Instructions:
1. Please write out a passage from the TensorFlow on Docker tutorial, starting at "- Docker: Installed" and ending after "TensorFlow Docker image.".
2. From the TensorFlow on Docker tutorial, list the label of each reason given under "Why Use Docker for TensorFlow?".

Extract to read:
-*-*-

How to Install TensorFlow on Docker — Complete Step-by-Step Tutorial
Introduction
Docker provides an easy, clean, and reproducible environment for running TensorFlow. Whether you’re working on deep learning models, testing scripts, or deploying machine learning workloads in production, using Docker ensures that your TensorFlow setup remains consistent across any system.
In this article, you’ll learn how to install TensorFlow on Docker for both CPU-only and GPU-accelerated environments. This tutorial also includes practical examples, customization tips, and troubleshooting guides.
Why Use Docker for TensorFlow?
There are several reasons to run TensorFlow inside Docker containers:
- Environment Isolation: Avoid dependency conflicts and OS-level package issues.
- Reproducibility: Run identical TensorFlow environments across machines and platforms.
- Simplified GPU Setup: Use pre-built TensorFlow GPU images without manually installing CUDA or cuDNN.
- Portable Deployment: Easily move from local testing to cloud or production environments.
- Flexibility: Mount your code and data volumes directly into the container for development.
Docker provides an official TensorFlow image that simplifies installation and version management.
Prerequisites
Before you start, make sure you have:
- Operating System: 64-bit Linux, macOS, or Windows (WSL2 for Windows recommended).
- Docker: Installed and running on your system.
- Hardware: Optional NVIDIA GPU with CUDA-capable driver for GPU workloads.
- Internet Access: To pull the TensorFlow Docker image.
To verify Docker installation, run:
docker --version
Step 1: Install TensorFlow on Docker (CPU Version)
If you don’t need GPU acceleration, use the CPU-only version of TensorFlow.
1. Pull the TensorFlow image
docker pull tensorflow/tensorflow:latest
2. Run TensorFlow interactively
docker run -it --rm tensorflow/tensorflow \
python -c "import tensorflow as tf; print(tf.reduce_sum(tf.random.normal([1000,1000])))"
This verifies your TensorFlow installation by running a small computation.
3. Run your own scripts
You can mount your local code into the container:
docker run -it --rm -v $PWD:/app -w /app tensorflow/tensorflow python script.py
4. Launch Jupyter Notebook
docker run -it -p 8888:8888 tensorflow/tensorflow:latest-jupyter
Then open your browser at http://localhost:8888 to start working in Jupyter.
Step 2: Install TensorFlow on Docker (GPU Version)
For systems with NVIDIA GPUs, follow these extra steps.
1. Install NVIDIA Container Toolkit
Run the following commands on Ubuntu:
distribution=$(. /etc/os-release;echo $ID$VERSION_ID)
curl -s -L https://nvidia.github.io/nvidia-docker/gpgkey | sudo apt-key add -
curl -s -L https://nvidia.github.io/nvidia-docker/$distribution/nvidia-docker.list | \
sudo tee /etc/apt/sources.list.d/nvidia-docker.list
sudo apt-get update
sudo apt-get install -y nvidia-docker2
sudo systemctl restart docker
2. Pull GPU-enabled TensorFlow image
docker pull tensorflow/tensorflow:latest-gpu
3. Run TensorFlow with GPU support
docker run --gpus all -it --rm tensorflow/tensorflow:latest-gpu \
python -c "import tensorflow as tf; print(tf.config.list_physical_devices('GPU'))"

-*-*-

Record extracts:
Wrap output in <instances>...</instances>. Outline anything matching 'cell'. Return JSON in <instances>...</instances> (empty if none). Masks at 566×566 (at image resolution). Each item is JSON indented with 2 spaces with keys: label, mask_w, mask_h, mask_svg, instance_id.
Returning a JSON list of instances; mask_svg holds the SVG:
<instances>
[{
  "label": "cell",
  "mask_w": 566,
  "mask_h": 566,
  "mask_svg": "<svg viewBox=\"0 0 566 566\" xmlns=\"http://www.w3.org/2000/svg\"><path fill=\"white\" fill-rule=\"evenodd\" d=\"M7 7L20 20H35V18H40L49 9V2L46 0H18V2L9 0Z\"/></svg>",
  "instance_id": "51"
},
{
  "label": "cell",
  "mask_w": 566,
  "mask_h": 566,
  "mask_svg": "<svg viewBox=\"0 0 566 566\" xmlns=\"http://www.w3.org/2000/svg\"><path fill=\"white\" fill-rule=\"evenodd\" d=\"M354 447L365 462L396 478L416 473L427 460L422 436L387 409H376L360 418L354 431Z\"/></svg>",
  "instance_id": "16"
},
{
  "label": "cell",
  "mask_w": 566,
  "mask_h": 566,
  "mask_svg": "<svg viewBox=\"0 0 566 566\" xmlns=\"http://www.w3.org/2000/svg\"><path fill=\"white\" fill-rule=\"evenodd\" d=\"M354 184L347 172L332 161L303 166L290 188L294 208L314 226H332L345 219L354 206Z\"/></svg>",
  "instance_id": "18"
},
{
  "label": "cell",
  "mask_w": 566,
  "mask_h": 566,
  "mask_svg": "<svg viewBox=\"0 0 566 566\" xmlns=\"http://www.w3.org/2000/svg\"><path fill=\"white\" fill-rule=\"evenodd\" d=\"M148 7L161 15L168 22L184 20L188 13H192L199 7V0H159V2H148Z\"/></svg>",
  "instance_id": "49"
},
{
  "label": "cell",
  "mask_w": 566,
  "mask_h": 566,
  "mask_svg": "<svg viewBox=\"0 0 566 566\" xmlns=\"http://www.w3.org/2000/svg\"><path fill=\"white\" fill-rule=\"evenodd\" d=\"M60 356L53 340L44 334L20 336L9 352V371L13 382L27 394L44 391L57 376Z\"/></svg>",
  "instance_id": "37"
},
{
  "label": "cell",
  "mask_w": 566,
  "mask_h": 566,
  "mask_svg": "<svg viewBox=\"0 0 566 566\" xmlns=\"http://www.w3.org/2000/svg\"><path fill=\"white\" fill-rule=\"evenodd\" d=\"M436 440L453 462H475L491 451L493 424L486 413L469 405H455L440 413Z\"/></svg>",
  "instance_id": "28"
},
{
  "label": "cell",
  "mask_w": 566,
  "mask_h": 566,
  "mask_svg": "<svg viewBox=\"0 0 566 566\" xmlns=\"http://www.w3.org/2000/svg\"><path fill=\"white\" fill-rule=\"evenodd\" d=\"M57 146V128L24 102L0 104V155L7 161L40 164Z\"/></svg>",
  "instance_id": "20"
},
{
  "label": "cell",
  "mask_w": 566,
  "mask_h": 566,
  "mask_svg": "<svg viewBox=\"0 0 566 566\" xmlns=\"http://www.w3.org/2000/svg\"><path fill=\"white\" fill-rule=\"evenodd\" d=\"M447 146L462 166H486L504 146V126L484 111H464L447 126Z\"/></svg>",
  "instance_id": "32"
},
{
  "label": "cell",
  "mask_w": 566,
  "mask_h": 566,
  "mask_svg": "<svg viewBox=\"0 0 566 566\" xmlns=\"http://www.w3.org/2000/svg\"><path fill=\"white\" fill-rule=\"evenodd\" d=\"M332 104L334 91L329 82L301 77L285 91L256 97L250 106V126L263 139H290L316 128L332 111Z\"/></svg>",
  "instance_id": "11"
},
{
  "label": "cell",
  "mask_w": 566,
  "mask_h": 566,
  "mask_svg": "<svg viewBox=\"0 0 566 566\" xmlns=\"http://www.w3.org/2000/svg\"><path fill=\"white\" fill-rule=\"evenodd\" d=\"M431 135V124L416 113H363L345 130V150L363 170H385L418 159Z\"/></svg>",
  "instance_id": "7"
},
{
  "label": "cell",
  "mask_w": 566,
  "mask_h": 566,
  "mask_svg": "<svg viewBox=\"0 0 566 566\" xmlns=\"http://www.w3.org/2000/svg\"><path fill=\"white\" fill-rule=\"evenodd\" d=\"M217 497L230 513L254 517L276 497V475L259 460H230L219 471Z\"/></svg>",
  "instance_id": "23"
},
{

-*-*-

List of answers:
1.
- Docker: Installed and running on your system.
- Hardware: Optional NVIDIA GPU with CUDA-capable driver for GPU workloads.
- Internet Access: To pull the TensorFlow Docker image.

2.
- Environment Isolation
- Reproducibility
- Simplified GPU Setup
- Portable Deployment
- Flexibility